O governo também está trabalhando nas condições materiais de retorno. A habitação pré-fabricada é considerada uma solução provisória para famílias cujas casas foram destruídas ou tornadas inabitáveis.
Ao mesmo tempo, o Conselho de Ministros aprovou um projecto de lei destinado a impedir as vendas e outros bens imobiliários em zonas ocupadas pelo exército israelita.
Estas medidas dizem respeito à mesma preocupação: impedir que a actual situação militar produza consequências territoriais duradouras.
O incidente de Kfar Shuba, no entanto, mostra a dificuldade desta ambição quando as próprias autoridades locais podem encontrar uma patrulha israelense visitando uma infraestrutura em sua comuna.
Após a destruição, a questão do controle territorial
Os acontecimentos recentes no Sul já não se limitam aos ataques aéreos.
A construção de explosões, a destruição de infra-estruturas, a manutenção de posições militares e incursões terrestres levantam uma questão mais ampla sobre a duração da presença israelita e as suas consequências para a população.
A destruição de uma casa impede ou atrasa o retorno de uma família. A destruição de uma escola complica a destruição de crianças. Os danos a um sistema de água afetam toda uma comunidade.
A intercepção de um funcionário municipal afeta o próprio funcionamento da administração local.
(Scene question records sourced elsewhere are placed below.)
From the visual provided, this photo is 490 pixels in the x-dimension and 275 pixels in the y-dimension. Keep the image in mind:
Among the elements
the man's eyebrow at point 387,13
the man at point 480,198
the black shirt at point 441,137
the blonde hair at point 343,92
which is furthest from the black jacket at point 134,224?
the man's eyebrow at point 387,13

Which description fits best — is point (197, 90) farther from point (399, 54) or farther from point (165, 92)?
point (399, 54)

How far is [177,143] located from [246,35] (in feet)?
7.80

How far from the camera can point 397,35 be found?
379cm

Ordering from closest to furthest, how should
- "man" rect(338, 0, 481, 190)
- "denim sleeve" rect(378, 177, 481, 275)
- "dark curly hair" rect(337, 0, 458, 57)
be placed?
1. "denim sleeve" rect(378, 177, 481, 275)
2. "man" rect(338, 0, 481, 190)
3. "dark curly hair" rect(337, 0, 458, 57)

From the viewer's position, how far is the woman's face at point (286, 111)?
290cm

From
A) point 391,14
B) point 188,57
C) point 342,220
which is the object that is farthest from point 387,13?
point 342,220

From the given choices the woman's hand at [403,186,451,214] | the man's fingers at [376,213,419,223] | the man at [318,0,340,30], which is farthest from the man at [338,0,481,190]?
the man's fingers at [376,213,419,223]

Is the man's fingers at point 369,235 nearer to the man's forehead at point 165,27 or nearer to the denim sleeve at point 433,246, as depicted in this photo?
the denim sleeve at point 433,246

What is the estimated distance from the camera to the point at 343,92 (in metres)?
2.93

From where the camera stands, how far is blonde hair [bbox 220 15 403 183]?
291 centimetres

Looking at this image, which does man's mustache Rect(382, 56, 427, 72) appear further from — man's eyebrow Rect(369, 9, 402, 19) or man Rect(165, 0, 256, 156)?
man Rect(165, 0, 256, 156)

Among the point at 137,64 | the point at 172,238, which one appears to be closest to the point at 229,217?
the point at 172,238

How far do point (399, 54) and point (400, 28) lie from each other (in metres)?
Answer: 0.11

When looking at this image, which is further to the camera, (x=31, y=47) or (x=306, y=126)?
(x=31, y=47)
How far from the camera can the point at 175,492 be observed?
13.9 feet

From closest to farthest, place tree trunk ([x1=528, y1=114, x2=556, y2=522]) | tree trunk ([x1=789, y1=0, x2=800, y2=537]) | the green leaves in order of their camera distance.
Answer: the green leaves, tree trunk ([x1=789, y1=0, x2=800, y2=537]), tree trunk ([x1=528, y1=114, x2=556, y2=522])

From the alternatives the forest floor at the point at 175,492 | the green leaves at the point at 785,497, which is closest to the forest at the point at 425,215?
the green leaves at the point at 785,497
Estes diferentes eventos não são idênticos e não devem ser artificialmente confundidos. A sua acumulação, no entanto, dá origem ao mesmo problema: a dificuldade para o Estado libanês e as autoridades locais exercerem a sua autoridade em certas partes do Sul.
É por isso que a questão da soberania não é apenas medida por um mapa ou pela presença oficial de uma fronteira.
Também mede a possibilidade de um prefeito acessar livremente o reservatório de água de seu próprio município.